§ Description of the task:
Repeat exactly the lines from the one containing "California, site h500hh06211894, 3-frame" through the last line of the records below, both included, and nothing else.

§ Data section:
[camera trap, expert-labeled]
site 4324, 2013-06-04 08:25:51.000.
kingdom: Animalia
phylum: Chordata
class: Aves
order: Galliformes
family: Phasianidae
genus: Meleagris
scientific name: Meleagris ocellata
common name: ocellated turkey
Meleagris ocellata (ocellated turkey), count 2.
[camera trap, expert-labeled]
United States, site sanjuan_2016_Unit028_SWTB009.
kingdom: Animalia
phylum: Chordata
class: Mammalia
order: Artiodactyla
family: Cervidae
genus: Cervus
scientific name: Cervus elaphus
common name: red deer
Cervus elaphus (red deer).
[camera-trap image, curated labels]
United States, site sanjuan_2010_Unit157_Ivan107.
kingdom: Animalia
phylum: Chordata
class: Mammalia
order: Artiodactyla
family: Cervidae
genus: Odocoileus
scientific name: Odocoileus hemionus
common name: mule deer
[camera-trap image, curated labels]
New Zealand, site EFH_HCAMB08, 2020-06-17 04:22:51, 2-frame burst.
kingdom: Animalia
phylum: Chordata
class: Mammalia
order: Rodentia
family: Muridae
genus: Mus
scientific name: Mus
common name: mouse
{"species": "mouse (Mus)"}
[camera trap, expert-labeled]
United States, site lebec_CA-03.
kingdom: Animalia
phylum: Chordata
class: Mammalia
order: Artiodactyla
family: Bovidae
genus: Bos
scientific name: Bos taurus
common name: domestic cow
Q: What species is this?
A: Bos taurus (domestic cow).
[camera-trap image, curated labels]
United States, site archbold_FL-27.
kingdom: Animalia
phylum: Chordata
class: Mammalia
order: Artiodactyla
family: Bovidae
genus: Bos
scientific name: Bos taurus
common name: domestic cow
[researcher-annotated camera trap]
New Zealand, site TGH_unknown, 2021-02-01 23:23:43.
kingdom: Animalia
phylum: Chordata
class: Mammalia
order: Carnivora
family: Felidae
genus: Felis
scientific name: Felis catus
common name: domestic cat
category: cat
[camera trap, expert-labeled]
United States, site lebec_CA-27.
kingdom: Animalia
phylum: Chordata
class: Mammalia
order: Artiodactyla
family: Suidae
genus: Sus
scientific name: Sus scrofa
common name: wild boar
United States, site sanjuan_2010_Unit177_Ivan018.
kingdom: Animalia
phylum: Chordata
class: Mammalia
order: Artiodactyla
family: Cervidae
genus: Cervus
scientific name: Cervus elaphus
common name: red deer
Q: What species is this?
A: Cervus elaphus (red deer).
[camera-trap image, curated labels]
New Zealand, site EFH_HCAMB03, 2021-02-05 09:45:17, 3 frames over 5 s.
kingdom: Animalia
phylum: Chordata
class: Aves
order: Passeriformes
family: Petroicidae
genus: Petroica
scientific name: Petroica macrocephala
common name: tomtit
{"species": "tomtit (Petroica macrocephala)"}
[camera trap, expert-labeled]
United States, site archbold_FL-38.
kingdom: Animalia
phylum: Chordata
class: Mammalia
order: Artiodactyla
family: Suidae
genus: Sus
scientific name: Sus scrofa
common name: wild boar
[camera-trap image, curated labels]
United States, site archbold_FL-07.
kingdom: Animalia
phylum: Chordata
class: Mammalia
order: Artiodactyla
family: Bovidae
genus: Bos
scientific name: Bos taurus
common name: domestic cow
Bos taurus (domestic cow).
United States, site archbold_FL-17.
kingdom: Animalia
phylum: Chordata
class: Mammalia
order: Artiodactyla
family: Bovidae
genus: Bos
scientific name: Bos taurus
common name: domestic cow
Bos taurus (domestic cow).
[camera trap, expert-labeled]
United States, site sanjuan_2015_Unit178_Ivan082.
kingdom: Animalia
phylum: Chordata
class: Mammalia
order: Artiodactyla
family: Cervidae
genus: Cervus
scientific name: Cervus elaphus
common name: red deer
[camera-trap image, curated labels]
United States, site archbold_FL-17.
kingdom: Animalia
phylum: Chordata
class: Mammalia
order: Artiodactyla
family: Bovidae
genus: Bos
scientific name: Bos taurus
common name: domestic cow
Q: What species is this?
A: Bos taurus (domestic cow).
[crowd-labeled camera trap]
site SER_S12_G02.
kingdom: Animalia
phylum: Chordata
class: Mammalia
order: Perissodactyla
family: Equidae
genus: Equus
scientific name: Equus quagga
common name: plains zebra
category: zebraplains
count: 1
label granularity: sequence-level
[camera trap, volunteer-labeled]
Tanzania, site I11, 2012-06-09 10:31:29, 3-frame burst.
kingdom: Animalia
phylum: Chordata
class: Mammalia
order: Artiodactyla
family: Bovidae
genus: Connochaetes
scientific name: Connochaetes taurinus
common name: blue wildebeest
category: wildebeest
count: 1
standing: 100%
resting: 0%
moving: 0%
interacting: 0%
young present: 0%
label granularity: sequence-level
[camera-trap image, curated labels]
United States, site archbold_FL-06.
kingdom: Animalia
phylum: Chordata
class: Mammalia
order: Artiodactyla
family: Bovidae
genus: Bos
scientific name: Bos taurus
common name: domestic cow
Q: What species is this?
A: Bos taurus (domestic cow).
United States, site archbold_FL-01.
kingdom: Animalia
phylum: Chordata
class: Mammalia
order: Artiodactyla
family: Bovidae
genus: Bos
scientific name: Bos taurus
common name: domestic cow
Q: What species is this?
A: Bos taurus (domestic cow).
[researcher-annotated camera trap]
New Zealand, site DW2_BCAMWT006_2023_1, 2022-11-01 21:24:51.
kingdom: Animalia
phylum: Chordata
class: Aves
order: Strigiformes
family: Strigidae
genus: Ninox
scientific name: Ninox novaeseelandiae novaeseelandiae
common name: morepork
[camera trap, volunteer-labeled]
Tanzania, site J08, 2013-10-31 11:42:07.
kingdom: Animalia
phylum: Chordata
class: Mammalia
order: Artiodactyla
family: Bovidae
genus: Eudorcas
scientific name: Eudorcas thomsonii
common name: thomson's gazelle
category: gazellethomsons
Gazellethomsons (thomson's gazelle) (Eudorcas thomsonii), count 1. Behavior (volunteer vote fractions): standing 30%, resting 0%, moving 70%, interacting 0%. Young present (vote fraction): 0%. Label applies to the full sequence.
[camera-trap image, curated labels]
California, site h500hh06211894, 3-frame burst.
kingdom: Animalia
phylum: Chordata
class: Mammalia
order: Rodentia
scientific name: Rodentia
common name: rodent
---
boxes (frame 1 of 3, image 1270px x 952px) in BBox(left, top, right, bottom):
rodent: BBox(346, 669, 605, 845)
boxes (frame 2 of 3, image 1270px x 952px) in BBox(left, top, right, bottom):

§ Solved problem:
California, site h500hh06211894, 3-frame burst.
kingdom: Animalia
phylum: Chordata
class: Mammalia
order: Rodentia
scientific name: Rodentia
common name: rodent
---
boxes (frame 1 of 3, image 1270px x 952px) in BBox(left, top, right, bottom):
rodent: BBox(346, 669, 605, 845)
boxes (frame 2 of 3, image 1270px x 952px) in BBox(left, top, right, bottom):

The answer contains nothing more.